Work task:
Below this line is a set of entries; quote exactly the lines from the line that contains "genus: Rusa" to the line that contains "label granularity: sequence-level", both lines included.

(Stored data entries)
..............................
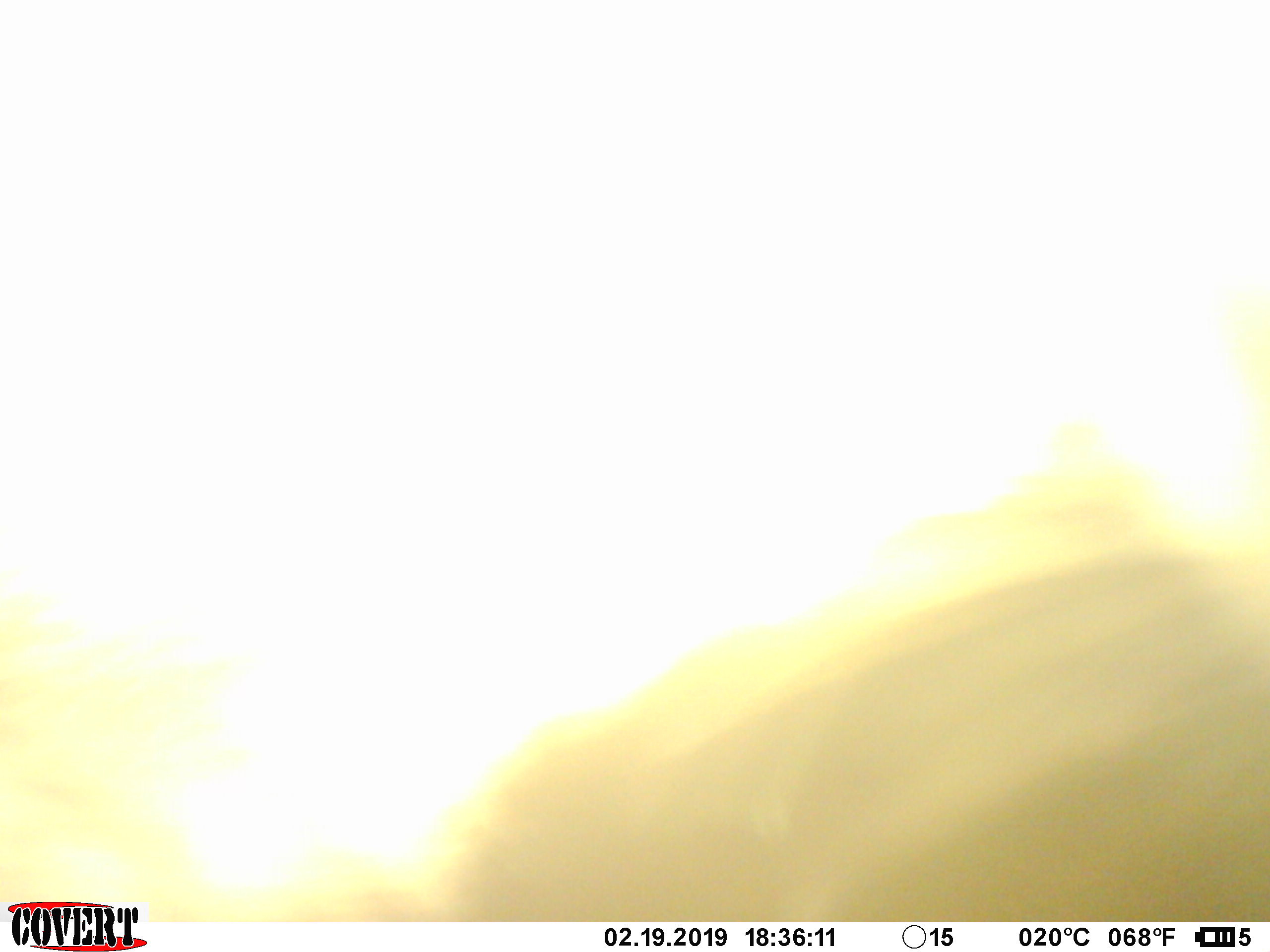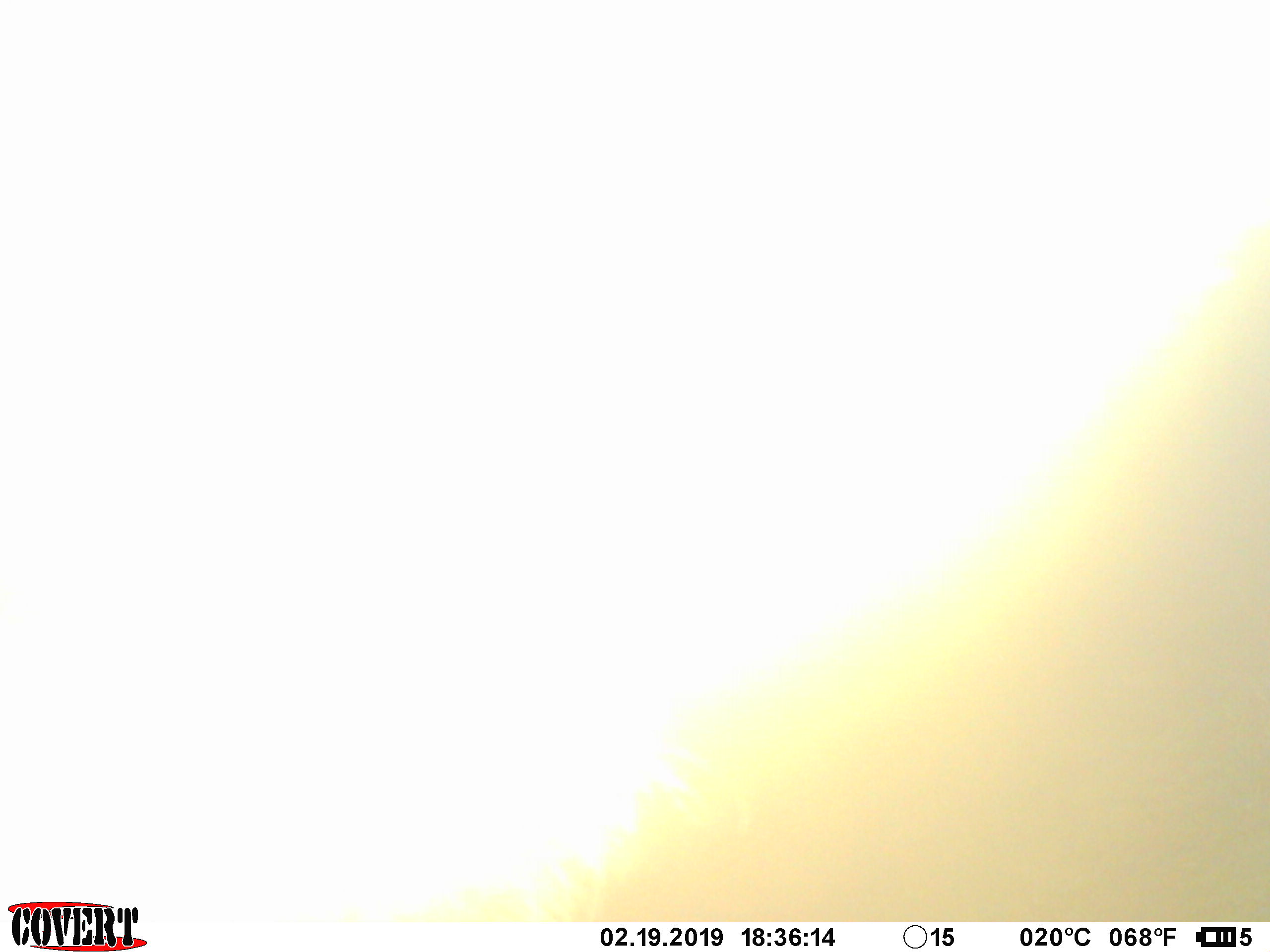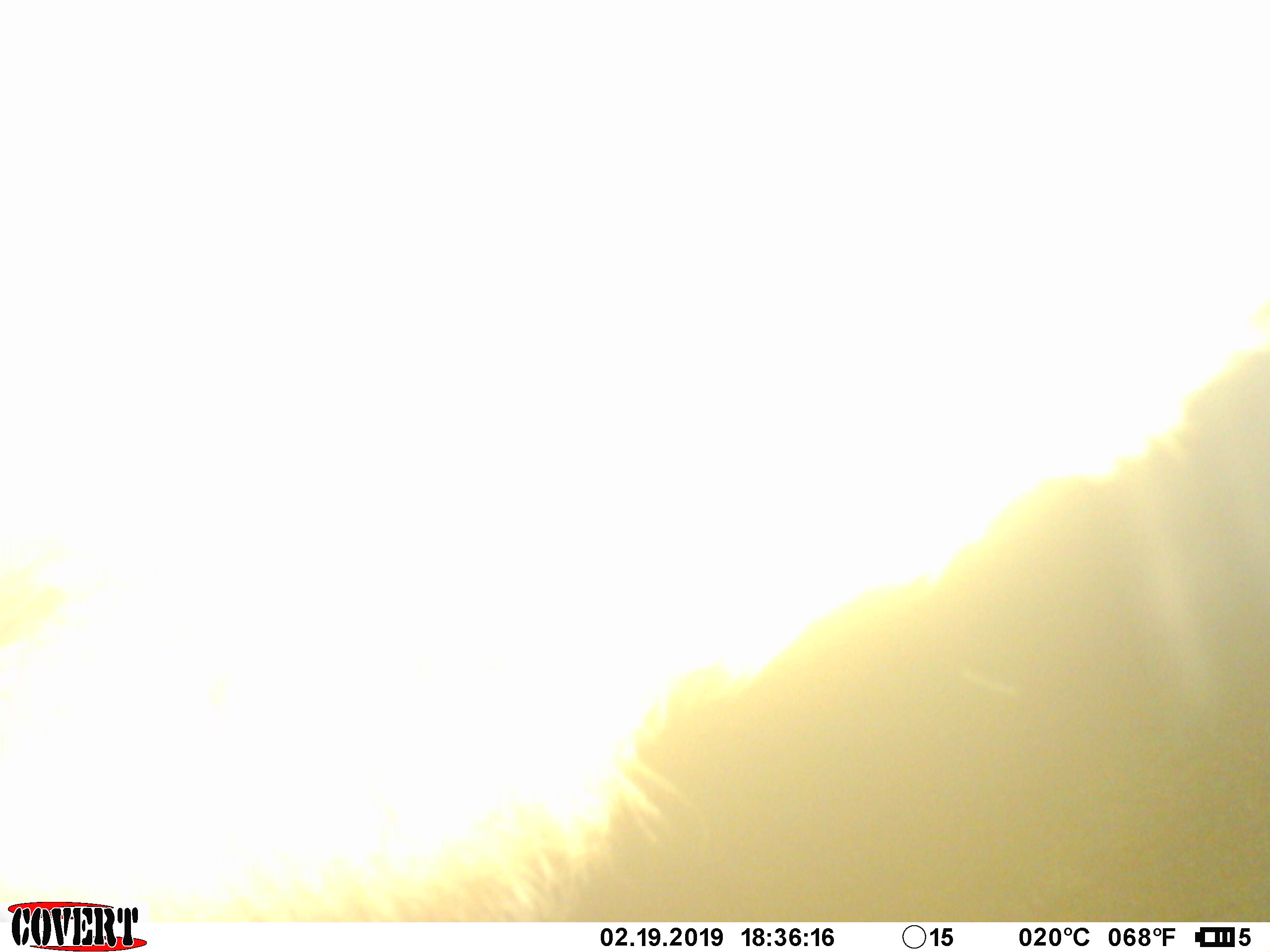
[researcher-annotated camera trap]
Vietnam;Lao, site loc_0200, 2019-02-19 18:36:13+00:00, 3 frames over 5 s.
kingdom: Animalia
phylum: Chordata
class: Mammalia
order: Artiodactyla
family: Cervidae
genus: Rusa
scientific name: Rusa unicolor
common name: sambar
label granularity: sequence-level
..............................
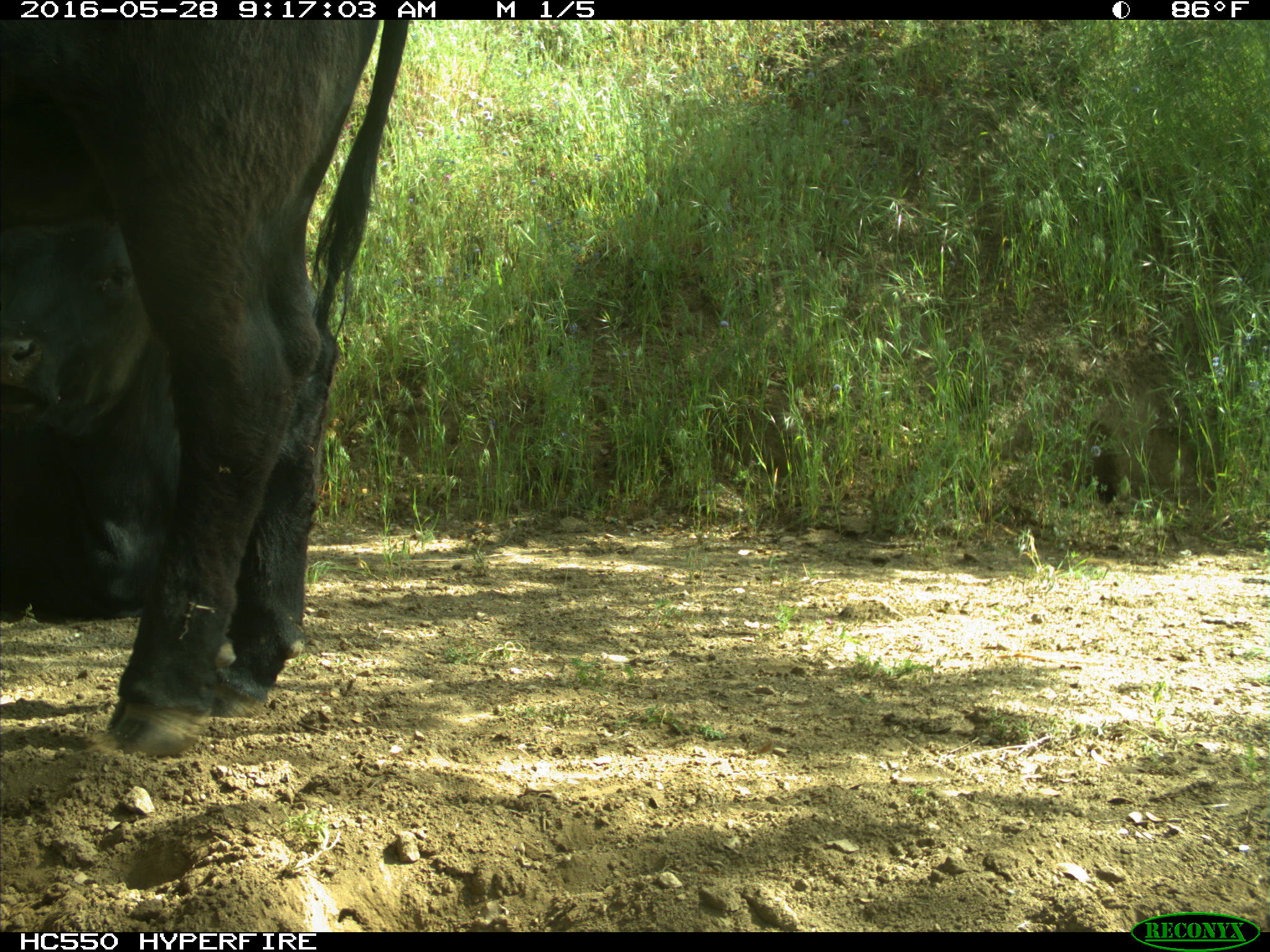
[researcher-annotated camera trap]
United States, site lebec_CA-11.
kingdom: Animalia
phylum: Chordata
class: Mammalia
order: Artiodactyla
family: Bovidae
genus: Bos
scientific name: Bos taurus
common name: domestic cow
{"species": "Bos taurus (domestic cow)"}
..............................
Written solution:
genus: Rusa
scientific name: Rusa unicolor
common name: sambar
label granularity: sequence-level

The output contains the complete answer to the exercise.